#### THE PROBLEM
Tell how many lines below include the word "americanus". Only the number should appear.

================

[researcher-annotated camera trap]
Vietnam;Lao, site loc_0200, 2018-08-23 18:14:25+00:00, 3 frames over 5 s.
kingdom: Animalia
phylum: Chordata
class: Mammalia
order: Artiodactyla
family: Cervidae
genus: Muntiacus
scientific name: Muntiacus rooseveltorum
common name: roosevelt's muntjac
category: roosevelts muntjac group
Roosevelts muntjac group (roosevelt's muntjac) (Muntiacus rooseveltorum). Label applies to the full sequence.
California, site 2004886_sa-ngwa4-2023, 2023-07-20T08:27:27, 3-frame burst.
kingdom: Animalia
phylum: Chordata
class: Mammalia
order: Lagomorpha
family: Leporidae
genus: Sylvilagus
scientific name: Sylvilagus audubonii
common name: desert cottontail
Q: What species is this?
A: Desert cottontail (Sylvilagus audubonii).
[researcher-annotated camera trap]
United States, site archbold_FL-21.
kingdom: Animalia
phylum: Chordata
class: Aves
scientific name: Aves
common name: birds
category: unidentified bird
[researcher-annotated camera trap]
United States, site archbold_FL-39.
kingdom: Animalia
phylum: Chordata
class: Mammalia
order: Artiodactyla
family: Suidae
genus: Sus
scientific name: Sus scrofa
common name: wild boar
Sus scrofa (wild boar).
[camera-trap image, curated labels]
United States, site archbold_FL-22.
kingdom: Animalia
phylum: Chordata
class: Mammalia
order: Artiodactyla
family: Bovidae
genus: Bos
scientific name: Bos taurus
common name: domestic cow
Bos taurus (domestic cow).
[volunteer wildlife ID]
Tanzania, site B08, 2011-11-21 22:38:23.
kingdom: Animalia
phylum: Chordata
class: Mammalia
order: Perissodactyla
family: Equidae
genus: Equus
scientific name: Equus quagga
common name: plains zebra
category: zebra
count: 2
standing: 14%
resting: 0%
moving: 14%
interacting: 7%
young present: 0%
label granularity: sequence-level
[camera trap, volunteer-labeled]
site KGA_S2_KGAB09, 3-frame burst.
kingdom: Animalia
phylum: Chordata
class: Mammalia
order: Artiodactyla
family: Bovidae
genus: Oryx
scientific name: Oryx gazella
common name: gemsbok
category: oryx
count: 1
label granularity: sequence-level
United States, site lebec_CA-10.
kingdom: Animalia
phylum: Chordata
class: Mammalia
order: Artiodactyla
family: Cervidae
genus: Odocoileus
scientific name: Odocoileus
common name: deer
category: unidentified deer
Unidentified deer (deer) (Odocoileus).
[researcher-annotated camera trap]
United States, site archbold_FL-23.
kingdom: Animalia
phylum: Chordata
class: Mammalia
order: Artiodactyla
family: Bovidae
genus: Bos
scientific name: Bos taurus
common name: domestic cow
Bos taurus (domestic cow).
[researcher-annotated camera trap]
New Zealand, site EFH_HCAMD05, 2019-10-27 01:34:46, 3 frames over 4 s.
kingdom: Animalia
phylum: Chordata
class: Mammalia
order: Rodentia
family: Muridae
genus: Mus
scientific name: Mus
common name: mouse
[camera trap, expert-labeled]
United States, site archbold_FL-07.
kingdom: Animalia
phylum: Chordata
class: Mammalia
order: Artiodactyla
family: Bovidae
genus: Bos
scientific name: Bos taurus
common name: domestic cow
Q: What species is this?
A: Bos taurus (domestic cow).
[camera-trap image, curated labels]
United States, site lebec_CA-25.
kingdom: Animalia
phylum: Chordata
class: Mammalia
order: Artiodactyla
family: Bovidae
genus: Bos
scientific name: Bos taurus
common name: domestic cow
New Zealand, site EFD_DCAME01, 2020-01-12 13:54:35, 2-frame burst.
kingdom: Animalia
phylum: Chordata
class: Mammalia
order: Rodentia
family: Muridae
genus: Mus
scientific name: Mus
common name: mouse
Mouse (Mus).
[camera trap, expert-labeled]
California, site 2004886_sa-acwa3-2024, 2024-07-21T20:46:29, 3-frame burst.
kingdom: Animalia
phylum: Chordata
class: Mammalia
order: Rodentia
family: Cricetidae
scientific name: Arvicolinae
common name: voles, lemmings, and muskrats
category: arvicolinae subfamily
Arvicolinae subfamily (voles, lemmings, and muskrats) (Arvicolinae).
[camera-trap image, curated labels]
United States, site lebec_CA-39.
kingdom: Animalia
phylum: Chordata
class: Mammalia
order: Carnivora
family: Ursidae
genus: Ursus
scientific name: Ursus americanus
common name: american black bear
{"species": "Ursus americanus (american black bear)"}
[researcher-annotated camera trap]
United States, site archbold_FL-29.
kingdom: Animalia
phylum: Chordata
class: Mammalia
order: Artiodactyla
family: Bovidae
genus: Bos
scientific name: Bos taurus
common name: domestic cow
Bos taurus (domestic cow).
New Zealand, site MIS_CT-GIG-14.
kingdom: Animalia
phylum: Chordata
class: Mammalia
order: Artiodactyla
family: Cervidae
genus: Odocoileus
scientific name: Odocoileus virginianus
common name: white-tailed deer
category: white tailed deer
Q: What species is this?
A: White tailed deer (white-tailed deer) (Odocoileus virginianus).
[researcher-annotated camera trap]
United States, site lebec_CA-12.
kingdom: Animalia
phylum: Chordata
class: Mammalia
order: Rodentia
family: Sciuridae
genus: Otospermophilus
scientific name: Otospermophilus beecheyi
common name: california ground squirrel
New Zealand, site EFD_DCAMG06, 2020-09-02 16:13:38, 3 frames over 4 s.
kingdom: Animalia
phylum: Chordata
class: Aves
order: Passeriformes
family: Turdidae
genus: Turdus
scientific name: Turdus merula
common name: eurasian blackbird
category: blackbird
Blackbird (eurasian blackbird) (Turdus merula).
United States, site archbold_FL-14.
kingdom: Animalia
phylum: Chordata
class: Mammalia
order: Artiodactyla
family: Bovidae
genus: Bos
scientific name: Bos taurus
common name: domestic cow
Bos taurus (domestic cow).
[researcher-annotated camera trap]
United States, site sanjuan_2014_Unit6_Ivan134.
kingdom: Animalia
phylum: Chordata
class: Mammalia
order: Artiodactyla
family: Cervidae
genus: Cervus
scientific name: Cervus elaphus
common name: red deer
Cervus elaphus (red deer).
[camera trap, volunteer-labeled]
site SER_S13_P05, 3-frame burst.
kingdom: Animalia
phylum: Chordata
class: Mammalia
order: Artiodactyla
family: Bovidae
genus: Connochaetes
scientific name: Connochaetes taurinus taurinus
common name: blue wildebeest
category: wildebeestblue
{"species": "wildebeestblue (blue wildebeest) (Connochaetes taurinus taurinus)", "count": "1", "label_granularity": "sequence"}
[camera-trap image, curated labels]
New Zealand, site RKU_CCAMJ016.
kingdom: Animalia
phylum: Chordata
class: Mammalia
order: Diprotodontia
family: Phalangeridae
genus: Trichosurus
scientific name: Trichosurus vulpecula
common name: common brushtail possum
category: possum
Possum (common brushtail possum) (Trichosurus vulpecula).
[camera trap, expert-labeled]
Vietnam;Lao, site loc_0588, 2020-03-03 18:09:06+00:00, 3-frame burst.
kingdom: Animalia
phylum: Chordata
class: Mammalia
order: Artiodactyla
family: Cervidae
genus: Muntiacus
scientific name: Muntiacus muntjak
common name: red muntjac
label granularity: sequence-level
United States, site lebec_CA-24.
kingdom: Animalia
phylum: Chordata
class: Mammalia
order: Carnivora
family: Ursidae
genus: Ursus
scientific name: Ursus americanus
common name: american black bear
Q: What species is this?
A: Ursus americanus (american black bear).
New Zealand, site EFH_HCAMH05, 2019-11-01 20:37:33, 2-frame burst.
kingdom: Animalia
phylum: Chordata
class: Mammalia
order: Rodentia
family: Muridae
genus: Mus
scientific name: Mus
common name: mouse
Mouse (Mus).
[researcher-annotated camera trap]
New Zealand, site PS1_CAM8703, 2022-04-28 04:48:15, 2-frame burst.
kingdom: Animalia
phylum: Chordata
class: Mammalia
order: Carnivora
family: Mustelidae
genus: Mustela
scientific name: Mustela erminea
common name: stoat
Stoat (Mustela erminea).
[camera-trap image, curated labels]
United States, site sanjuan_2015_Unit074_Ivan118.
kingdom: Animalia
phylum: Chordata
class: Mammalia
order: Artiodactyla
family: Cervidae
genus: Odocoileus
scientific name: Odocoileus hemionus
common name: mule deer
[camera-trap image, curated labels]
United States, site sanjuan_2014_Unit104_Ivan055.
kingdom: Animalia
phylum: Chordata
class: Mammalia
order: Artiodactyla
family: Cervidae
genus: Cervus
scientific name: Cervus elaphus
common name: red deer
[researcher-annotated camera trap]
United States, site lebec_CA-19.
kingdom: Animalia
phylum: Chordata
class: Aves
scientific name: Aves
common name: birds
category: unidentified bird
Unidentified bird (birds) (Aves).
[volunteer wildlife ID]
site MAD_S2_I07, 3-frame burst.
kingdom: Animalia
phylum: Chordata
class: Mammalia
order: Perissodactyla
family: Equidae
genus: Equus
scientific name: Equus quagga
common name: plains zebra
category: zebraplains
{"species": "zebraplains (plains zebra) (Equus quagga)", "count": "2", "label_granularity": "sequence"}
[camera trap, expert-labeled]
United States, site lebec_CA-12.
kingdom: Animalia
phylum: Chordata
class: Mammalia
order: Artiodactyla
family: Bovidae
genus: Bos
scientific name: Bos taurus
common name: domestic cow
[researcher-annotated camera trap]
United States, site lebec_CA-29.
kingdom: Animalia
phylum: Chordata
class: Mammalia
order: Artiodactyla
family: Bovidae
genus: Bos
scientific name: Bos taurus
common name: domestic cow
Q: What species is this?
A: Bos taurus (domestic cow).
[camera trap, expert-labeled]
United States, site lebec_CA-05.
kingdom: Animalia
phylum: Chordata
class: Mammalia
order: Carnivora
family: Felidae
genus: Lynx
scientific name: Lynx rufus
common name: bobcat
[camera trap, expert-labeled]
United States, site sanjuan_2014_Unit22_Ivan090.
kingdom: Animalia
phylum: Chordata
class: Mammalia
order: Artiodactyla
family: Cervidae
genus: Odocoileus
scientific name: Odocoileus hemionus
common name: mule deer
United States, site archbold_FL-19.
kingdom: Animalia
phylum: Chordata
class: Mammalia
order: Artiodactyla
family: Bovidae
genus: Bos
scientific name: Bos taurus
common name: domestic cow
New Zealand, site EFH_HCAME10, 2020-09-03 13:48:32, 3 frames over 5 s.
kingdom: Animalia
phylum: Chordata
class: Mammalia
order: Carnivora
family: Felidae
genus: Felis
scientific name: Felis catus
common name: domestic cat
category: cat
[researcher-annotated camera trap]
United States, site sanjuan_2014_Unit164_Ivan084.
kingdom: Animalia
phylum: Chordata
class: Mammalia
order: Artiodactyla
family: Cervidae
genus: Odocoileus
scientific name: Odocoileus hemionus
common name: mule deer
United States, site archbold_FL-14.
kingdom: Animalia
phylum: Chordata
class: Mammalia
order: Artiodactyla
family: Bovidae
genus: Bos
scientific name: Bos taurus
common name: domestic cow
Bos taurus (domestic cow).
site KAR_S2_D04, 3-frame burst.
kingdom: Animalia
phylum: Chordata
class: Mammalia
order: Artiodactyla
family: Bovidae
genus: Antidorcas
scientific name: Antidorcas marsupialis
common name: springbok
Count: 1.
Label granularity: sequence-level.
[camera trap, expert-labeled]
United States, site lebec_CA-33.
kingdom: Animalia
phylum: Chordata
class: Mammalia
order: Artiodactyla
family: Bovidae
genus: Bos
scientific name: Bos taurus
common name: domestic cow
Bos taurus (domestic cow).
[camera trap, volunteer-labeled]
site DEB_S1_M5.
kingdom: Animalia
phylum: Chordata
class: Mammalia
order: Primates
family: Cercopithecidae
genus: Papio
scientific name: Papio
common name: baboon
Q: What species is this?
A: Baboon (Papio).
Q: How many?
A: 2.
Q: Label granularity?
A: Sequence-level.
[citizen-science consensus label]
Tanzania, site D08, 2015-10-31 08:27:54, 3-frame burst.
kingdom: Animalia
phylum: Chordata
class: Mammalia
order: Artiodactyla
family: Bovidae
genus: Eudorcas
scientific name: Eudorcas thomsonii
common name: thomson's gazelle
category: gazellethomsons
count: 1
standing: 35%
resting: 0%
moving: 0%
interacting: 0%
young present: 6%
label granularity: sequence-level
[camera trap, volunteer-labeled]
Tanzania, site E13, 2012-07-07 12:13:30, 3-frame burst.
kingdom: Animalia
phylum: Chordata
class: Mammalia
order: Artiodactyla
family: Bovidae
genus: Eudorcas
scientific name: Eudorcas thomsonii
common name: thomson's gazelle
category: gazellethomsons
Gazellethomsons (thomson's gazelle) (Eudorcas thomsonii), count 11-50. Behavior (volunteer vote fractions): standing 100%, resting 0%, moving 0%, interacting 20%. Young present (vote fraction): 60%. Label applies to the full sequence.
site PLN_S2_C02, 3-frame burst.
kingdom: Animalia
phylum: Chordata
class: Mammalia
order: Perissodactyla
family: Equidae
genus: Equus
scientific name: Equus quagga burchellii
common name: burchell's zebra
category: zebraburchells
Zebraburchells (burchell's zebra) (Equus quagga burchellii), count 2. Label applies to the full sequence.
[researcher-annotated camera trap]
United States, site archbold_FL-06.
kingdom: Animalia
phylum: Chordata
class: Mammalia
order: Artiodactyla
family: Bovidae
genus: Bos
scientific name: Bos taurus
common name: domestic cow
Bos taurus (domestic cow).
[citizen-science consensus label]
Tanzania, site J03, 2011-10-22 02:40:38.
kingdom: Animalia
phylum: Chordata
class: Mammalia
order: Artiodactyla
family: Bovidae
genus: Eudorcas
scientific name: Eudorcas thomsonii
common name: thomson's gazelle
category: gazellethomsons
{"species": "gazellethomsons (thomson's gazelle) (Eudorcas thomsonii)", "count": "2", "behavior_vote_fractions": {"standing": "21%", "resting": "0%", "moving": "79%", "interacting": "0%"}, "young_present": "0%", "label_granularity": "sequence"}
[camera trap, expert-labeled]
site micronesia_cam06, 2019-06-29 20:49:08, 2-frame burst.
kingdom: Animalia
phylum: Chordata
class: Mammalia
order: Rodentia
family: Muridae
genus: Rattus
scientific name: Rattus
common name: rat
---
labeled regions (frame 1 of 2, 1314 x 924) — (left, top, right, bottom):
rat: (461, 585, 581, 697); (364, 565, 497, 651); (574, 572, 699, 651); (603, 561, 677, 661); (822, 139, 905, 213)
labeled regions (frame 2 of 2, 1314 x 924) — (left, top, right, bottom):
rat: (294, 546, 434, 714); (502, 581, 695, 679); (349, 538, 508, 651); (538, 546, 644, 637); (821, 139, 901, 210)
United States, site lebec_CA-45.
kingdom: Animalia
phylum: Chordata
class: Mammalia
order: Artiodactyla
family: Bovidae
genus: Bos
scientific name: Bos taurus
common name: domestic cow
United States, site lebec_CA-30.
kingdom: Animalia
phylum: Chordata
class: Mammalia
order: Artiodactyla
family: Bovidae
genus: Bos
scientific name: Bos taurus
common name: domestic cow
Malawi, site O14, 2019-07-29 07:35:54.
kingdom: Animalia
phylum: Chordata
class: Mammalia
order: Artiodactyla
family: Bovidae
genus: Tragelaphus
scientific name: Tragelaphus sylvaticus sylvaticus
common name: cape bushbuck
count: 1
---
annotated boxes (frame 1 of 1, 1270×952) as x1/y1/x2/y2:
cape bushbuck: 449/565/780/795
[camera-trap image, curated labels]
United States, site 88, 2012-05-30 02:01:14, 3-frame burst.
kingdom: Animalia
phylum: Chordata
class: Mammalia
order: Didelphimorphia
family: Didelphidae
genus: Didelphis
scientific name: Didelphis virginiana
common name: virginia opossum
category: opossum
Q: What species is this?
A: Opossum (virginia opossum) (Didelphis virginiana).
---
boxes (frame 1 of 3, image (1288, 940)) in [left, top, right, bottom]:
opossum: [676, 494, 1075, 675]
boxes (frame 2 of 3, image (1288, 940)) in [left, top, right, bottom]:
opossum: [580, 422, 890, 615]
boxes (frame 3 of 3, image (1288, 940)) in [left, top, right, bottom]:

================

#### OUTPUT OF THE EXERCISE
4